Pero el muchacho estaba llorando, contagiándola a Isabel. Ernesto se debatía entre la televisión, el rostro de sus seres queridos y aquella rémora del sueño que comenzaba a parecerle premonitorio. ¿Todo se vendría abajo con este crimen? ¿El pecho del Presidente representaba al país? ¿Por eso el sol estaba tan rojo y el arco iris mezclaba los colores de la bandera con los de la sangre? ¿La esperanza despertada por la novedad de un hombre ajeno a la corporación política, que había asumido el mando de la barca llamada Argentina, se apagaría en un santiamén?

Argentina, tierra del Argentum. Tierra donde los conquistadores pensaron que encontrarían el Dorado o la Sierra de Plata y una fortuna enorme como para regresar al Viejo Continente con los bolsillos cargados y suficiente tiempo para dilapidar la riqueza en mesones y tablados, pero que al tiempo los despidió con las manos vacías y hartos de tanta soledad. Argentina, tierra de múltiples contradicciones, que elevaba cada año el número de psiquiatras y analistas intentando descifrar la naturaleza del laberinto en el que vivían enmarañados sus habitantes.

No, no y no, se decía para sí Ernesto. Porque, en realidad, nunca había tenido mucha esperanza puesta en el Presidente, aunque su mujer y Alfredo pensaran distinto. Para él era un advenedizo como Fujimori, Collor de Melo, Chávez y tantos otros que, en Latinoamérica, habían terminado siendo un espejismo o una nube de humo que al poco tiempo la realidad desvanecía. Estaba seguro de que el hombre se daría contra la pared del vacío de poder, desnudaría sus propias limitaciones, o terminaría cediendo frente a los intereses de turno. Además, Ernesto estaba ligado por dos generaciones a una bandera partidaria y, por más que quisiera, no se animaba a traicionarla. Era uno más de los que se debatían en la lucha entre seguir los dictados de la razón o continuar votando por tradición, por aquello que había escuchado decir a sus padres y abuelos sobre la fidelidad “en las buenas y en las malas”. Como si el Partido fuera un equipo de football con el que uno quedaba ligado para toda la vida por amor a la camiseta o, más aún, la propia madre.
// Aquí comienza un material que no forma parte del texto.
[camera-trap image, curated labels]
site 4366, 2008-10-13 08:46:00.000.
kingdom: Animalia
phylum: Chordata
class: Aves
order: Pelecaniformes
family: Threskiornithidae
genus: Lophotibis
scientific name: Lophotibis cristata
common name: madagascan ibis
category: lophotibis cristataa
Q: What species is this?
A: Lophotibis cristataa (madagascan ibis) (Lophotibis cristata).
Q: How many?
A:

Todavía creía que un buen sistema democrático debía apoyarse en dos partidos políticos fuertes, bien organizados, con trayectoria histórica, que se alternaran en el poder. No había otra posibilidad. Esa era la estructura que había dado resultados en las Repúblicas más exitosas. Sí, en la res pública que los romanos identificaban como el “asunto de todos”. De lo contrario sería un caos, donde permanentemente habría que llegar a un consenso y en la Argentina eso parecía imposible. Además, había sobrada experiencia de las nuevas estructuras, sobre todo en la Capital Federal, que nacían para una elección cimentadas en la buena imagen de un dirigente y terminaban rápidamente fagocitadas por alguno de los grandes partidos o desaparecían a los pocos años sin pena ni gloria. En cambio, un partido tradicional, representaba una serie de principios sostenibles en el tiempo más allá de las personas.